— start DOCUMENT SEGMENT —

Based on the Jesus and Mo post yesterday, which commented on a British man fined for burning a Qur’an, a reader sent me a commentary that he/she wrote fifteen years ago about burning a Koran, and revised yesterday. Given the ideological climate, the reader of course wishes to remain anonymous, so I’ve changed the name. It’s published below with permission.
Burning My Koran
by Jean Smith (name changed to protect the writer)
September 24, 2010, revised June 11, 2025
The short version:
The sooner everybody in the world burns a Koran, the sooner we can get back to things that really matter.
The longer version:
I’m here in the back yard of my house. I am holding a copy of the Koran which I purchased with money I earned — I have the receipt. This is not a rare edition — it is a cheap paperback copy, one among millions in the world today. I’m about to douse it with charcoal lighting fluid and set it on fire.
If you’re the kind of person who takes violent exception to this sort of activity, please note that I am alone. There is no one here who is either encouraging or trying to stop me, so if you are thinking about taking bloody vengeance, be sure that it is directed only at me.

— end DOCUMENT SEGMENT —

WRITTEN EXERCISE 1:
Copy the entries word for word, starting with the first entry and ending with the line that contains "the woman wearing straw hat at point 426,326, the", that line included.

— start INFORMATION PROVIDED —

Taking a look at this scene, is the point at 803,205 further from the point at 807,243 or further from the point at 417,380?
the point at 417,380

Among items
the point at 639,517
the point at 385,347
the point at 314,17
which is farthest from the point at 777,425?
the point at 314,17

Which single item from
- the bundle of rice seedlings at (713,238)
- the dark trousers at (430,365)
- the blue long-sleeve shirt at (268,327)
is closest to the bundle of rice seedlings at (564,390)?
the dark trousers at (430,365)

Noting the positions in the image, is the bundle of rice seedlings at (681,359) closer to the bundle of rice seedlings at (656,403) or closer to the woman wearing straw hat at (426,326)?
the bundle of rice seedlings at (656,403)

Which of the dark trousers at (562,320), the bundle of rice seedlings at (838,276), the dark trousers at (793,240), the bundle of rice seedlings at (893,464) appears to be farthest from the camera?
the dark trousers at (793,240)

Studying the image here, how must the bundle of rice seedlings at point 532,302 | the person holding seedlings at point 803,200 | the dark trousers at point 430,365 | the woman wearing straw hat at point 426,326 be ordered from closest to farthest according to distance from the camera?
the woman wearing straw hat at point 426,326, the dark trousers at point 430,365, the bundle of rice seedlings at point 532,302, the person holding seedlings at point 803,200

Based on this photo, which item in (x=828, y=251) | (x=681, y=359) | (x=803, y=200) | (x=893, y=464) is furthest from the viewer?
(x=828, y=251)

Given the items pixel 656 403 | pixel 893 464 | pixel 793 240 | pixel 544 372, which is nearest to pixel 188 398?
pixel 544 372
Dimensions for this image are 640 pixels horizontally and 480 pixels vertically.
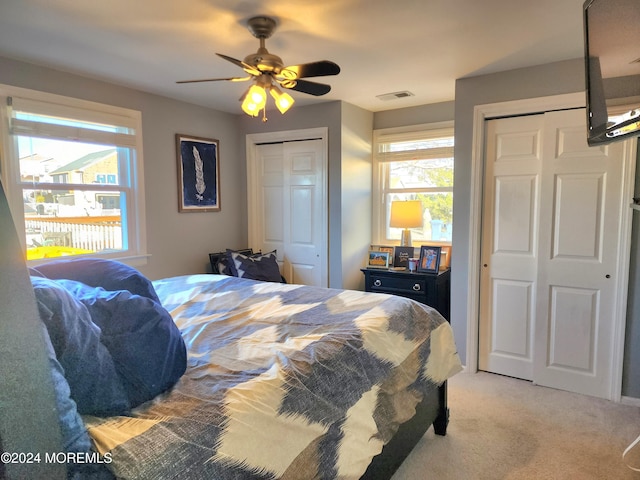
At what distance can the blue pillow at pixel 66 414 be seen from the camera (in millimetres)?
847

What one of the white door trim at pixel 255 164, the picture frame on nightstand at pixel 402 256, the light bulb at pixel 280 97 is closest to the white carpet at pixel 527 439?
the picture frame on nightstand at pixel 402 256

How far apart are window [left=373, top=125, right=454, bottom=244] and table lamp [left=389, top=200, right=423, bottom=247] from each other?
25 centimetres

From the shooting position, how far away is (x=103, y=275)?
141 centimetres

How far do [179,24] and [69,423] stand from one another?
6.63 ft

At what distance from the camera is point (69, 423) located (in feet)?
2.86

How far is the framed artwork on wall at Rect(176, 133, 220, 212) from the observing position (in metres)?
3.78

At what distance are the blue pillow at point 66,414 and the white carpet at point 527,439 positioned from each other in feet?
5.55

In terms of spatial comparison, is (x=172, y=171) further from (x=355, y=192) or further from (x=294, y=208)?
(x=355, y=192)

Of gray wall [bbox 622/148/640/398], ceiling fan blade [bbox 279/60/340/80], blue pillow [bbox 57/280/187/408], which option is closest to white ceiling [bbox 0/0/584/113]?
ceiling fan blade [bbox 279/60/340/80]

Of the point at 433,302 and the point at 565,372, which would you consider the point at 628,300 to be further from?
the point at 433,302

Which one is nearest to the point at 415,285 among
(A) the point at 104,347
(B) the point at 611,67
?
(B) the point at 611,67

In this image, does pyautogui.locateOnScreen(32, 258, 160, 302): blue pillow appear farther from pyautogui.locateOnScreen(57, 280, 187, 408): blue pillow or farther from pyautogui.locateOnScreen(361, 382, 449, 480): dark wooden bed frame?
pyautogui.locateOnScreen(361, 382, 449, 480): dark wooden bed frame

— end INFORMATION PROVIDED —

WRITTEN EXERCISE 2:
Continue the essay about burning a Koran from the point where it stops.

ANSWER 1:
Taking a look at this scene, is the point at 803,205 further from the point at 807,243 or further from the point at 417,380?
the point at 417,380

Among items
the point at 639,517
the point at 385,347
the point at 314,17
which is farthest from the point at 777,425?
the point at 314,17

Which single item from
- the bundle of rice seedlings at (713,238)
- the dark trousers at (430,365)
- the blue long-sleeve shirt at (268,327)
is closest to the bundle of rice seedlings at (564,390)?
the dark trousers at (430,365)

Noting the positions in the image, is the bundle of rice seedlings at (681,359) closer to the bundle of rice seedlings at (656,403) or closer to the woman wearing straw hat at (426,326)?
the bundle of rice seedlings at (656,403)

Which of the dark trousers at (562,320), the bundle of rice seedlings at (838,276), the dark trousers at (793,240), the bundle of rice seedlings at (893,464) appears to be farthest from the camera?
the dark trousers at (793,240)

Studying the image here, how must the bundle of rice seedlings at point 532,302 | the person holding seedlings at point 803,200 | the dark trousers at point 430,365 | the woman wearing straw hat at point 426,326 be ordered from closest to farthest according to distance from the camera?
the woman wearing straw hat at point 426,326, the dark trousers at point 430,365, the bundle of rice seedlings at point 532,302, the person holding seedlings at point 803,200

ANSWER 2:
If this were a copy of Grimm’s Fairy Tales, or a biography of Einstein, or a telephone directory, burning it might seem like an odd thing to do, but it would have no great importance to anyone. Since I am an atheist, and therefore I don’t believe in the god described in this book, or in any other god, then as far as I am concerned this book is like any other – nothing but a mass-produced assembly of paper with ink on it. So one less Koran in the world is inconsequential to me.
I am not burning this book for the purpose of offending any person or group of persons, so if you do take offense, you are missing my point. I am doing this because I can, in response to a recent news item: the police in a town in England arrested six people for burning a Koran and posting a video about it on YouTube. Their so-called “crime” was not that they violated a fire code, nor that they destroyed a book which they didn’t own — but “inciting racial hatred”.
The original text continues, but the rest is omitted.